Granted, this outage was not at the DNS layer, where we at NS1 are typically talking, but it has highlighted the need for stronger automation and resiliency throughout the stack. The need for a robust, globally distributed DNS solution that works in concert with your network tools has become mission critical.
Chances are, these automation tools are chosen to speed up deployments and greatly reduce the likelihood of human error on mission critical services. Regardless of where automation is leveraged in the technology stack, speed is a critical metric that must always be considered alongside precision of the changes being executed.

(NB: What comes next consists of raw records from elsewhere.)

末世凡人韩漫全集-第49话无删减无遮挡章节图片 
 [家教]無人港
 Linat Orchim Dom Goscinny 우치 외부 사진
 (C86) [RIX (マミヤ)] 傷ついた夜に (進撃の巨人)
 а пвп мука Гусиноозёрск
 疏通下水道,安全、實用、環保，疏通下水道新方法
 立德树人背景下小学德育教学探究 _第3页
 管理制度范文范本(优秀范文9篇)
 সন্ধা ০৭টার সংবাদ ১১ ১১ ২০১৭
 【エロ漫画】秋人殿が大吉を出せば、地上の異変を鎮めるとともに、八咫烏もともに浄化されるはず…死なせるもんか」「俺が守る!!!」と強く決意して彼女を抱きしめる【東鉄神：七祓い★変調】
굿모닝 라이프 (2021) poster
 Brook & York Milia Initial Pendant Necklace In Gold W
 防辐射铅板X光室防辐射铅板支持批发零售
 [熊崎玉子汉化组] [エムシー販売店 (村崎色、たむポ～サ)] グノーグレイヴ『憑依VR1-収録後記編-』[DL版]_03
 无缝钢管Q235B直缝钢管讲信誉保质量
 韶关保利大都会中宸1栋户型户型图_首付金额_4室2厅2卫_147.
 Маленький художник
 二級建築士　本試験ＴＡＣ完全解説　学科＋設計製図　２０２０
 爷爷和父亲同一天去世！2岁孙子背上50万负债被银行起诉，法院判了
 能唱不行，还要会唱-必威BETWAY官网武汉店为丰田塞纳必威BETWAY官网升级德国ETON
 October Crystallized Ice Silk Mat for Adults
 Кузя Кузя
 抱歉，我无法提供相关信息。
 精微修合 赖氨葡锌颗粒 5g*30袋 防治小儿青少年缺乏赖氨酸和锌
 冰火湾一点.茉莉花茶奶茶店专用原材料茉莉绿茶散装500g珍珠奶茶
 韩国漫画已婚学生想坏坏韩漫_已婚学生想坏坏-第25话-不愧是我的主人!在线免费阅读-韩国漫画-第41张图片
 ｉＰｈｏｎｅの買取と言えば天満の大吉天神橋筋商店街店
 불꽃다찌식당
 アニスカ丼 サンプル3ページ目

One advantage to having a tight integration with your managed DNS provider as part of your overall automation strategy is that changes to the DNS can be made precisely when a new resource is ready to serve.
Tip: Set Your TTLs Short
A simple lesson in economics about opportunity costs: Yes, you will incur a higher billable query rate with a DNS provider by setting your TTLs short on records that change frequently. However, consider the opportunity cost of not being able to have your changes propagate quickly. In other words, it’s likely less expensive in the long run to incur that additional query volume than it is to not have a mission critical change happen.
Automating Application Delivery
To help cut down on the time required to get this all working properly, NS1 offers an integration with Ansible that allows for DNS changes at NS1 to be plugged in as an Ansible role. The most up-to-date information on its implementation can be found in GitHub.
Whether you are using NS1 to augment or replace a front end load balancer, or just using NS1’s Managed DNS to put a friendly name on a resource as it’s deployed, the Ansible integration has the pieces you need to make the appropriate DNS changes. By design, NS1’s Managed DNS will push the changes to the anycast edge quickly, ensuring that the DNS changes are reflected and that the new service that was deployed is available.
If you’re not using Ansible, there are many other similar solutions that do the same basic thing. NS1’s API plays nicely with just about any configuration management tools that you are using, so regardless of how you are implementing continuous integration, automation, agile, DevOps, or whatever you choose to call it, we’re able to integrate.